Dataset extract -
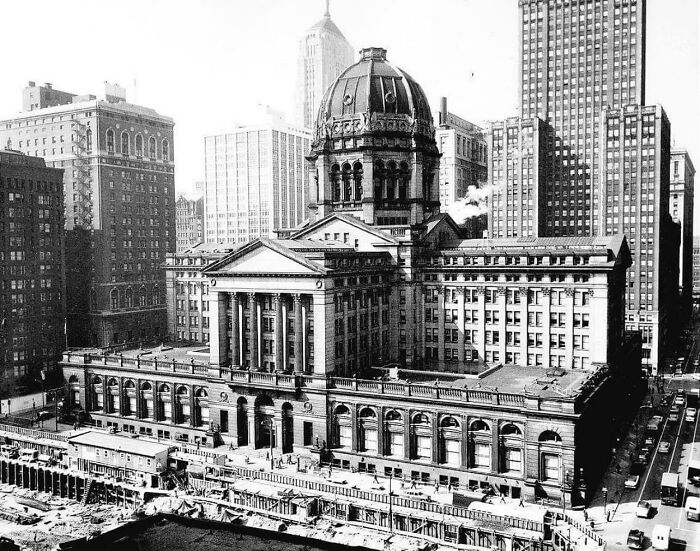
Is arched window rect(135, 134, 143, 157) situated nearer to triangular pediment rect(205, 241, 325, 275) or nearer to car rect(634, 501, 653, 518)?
triangular pediment rect(205, 241, 325, 275)

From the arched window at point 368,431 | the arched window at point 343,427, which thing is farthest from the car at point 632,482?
the arched window at point 343,427

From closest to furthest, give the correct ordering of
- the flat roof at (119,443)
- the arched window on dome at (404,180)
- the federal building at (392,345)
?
1. the federal building at (392,345)
2. the flat roof at (119,443)
3. the arched window on dome at (404,180)

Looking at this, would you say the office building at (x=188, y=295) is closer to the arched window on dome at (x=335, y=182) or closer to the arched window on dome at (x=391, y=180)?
the arched window on dome at (x=335, y=182)

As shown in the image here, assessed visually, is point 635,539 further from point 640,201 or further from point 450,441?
point 640,201

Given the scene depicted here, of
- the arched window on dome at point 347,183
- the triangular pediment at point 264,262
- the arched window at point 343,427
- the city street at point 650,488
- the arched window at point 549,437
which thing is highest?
the arched window on dome at point 347,183

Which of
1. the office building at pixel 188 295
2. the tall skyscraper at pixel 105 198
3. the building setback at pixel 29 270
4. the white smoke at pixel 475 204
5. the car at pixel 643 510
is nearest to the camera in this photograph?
the car at pixel 643 510

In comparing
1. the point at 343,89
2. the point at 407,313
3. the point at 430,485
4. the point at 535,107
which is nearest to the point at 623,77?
the point at 535,107
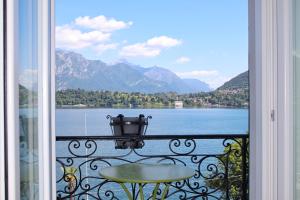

What you need to do - Reproduce every one of the records above word for word, leaving out the pictures.

Output for this task -
Is arched window rect(135, 134, 143, 157) situated nearer to triangular pediment rect(205, 241, 325, 275) or nearer to car rect(634, 501, 653, 518)?
triangular pediment rect(205, 241, 325, 275)

From the arched window at point 368,431 | the arched window at point 343,427, which thing is farthest from the car at point 632,482?
the arched window at point 343,427

From closest to furthest, give the correct ordering of
- the flat roof at (119,443)
- the arched window on dome at (404,180)
- the federal building at (392,345)
?
1. the federal building at (392,345)
2. the flat roof at (119,443)
3. the arched window on dome at (404,180)

Looking at this, would you say the office building at (x=188, y=295) is closer to the arched window on dome at (x=335, y=182) or closer to the arched window on dome at (x=391, y=180)?
the arched window on dome at (x=335, y=182)

As shown in the image here, assessed visually, is point 635,539 further from point 640,201 or further from point 450,441?
point 640,201

Given the scene depicted here, of
- the arched window on dome at point 347,183
- the triangular pediment at point 264,262
- the arched window at point 343,427
- the city street at point 650,488
- the arched window at point 549,437
which thing is highest?
the arched window on dome at point 347,183

Which of
1. the office building at pixel 188 295
2. the tall skyscraper at pixel 105 198
3. the building setback at pixel 29 270
4. the white smoke at pixel 475 204
5. the car at pixel 643 510
is nearest to the camera in this photograph?
the car at pixel 643 510

In comparing
1. the point at 343,89
2. the point at 407,313
3. the point at 430,485
4. the point at 535,107
which is nearest to the point at 623,77?
the point at 535,107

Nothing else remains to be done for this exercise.